Kann man Fitterers Gedichte noch Haiku nennen oder sind sie schon moderne Lyrik? Viele legen Zeugnis davon ab, dass das zeitgenössische deutschsprachige Haiku der modernen Lyrik so sehr zum Verwechseln ähnlich werden kann, dass eine klare Grenzziehung nicht mehr möglich ist. Innerhalb eines gewissen Rahmens entscheidet der Autor selbst, ob es sich um ein Haiku handelt oder nicht, einfach indem er es „Haiku“ nennt. Diesen Rahmen aber sprengt Fitterer, wenn er z.B. ein fünfzeiliges Gedicht als Haiku veröffentlicht. Die Strukturmerkmale sollten soweit übereinstimmen, dass das Werk auch als Haiku wiedererkennbar ist. Die Überschrift „Haiku“, z.B. über einem Sonett würde aus diesem noch lange kein Haiku machen. Einer der Fünfzeiler ist gar im Silbenschema 5-7-5-7-7 geschrieben, die Nähe zum Tanka ist also so groß, dass es keinen Sinn ergibt, dies unter „Haiku“ zu subsumieren.
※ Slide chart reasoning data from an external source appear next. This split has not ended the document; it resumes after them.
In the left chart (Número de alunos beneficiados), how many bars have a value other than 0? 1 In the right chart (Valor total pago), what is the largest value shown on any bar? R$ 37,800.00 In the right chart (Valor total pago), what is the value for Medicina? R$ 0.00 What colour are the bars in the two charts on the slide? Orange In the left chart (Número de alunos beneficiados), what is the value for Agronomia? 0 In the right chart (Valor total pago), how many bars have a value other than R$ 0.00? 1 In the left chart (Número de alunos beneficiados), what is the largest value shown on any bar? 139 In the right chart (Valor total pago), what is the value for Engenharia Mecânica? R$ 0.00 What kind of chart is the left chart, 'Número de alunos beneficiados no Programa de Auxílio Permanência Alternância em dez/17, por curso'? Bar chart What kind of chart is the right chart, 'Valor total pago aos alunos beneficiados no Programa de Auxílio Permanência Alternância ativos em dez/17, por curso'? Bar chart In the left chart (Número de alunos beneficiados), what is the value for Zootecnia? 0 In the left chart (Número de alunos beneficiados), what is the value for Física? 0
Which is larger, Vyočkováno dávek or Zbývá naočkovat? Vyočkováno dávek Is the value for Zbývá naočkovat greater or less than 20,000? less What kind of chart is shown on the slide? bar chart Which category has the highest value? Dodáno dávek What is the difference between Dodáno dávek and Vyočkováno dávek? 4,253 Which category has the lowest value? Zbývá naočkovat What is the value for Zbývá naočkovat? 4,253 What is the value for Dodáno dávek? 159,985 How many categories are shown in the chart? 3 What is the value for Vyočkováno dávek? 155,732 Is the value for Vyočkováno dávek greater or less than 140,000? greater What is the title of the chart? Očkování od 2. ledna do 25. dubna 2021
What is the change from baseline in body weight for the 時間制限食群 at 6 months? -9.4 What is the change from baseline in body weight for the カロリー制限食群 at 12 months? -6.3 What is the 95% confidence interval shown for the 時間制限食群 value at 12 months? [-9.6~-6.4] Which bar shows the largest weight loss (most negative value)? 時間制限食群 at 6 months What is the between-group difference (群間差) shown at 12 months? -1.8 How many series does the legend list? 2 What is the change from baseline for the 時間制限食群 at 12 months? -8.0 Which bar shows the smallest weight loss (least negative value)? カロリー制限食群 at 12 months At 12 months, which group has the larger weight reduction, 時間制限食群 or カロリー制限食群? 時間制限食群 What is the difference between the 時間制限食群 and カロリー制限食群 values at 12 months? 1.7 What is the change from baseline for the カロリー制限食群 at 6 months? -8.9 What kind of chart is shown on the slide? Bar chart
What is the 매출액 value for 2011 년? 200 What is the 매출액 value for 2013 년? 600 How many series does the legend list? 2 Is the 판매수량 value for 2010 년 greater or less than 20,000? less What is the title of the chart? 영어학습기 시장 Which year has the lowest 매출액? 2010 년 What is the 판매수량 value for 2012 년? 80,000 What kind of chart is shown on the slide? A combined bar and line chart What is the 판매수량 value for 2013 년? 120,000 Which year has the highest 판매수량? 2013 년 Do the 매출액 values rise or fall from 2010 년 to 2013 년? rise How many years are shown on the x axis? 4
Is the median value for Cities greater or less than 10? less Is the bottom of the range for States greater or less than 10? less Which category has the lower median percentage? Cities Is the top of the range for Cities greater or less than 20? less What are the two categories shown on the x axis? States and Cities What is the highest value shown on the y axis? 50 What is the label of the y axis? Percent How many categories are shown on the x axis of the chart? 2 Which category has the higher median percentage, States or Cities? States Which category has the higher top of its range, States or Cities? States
Auch bleibt unverständlich, warum die in der Manier der „Visuellen Poesie“ geschriebenen „Wortbilder“ Haiku genannt werden sollten.

Bei der Lektüre des Buches wird erkennbar, dass die Aufteilung in eine Dichtung von den „Dingen“ bzw. von der Sprache her künstlich und irreführend ist. Eine Haiku-Dichtung, die nur aus der spontanen Zeigegeste des Kindes existiert, hat es, außer in Barthes künstlerischem Kommentar über das „Reich der Zeichen“ (S. 115), nie gegeben und wird es nie geben. Dichtung und Sprache sind untrennbar miteinander verbunden. Am Ende geht es also doch darum, nicht „stumpf“ zu werden. Auch wenn offen bleibt, ob jedes ausgestreute Zitat tatsächlich mit messerscharfem Verstand ausgewählt wurde, zeugt EOS ES IST ROT ÜBERHOLT doch davon, dass Fitterer wach und aufmerksam geblieben ist für die Sprache und das Spiel ihrer Möglichkeiten.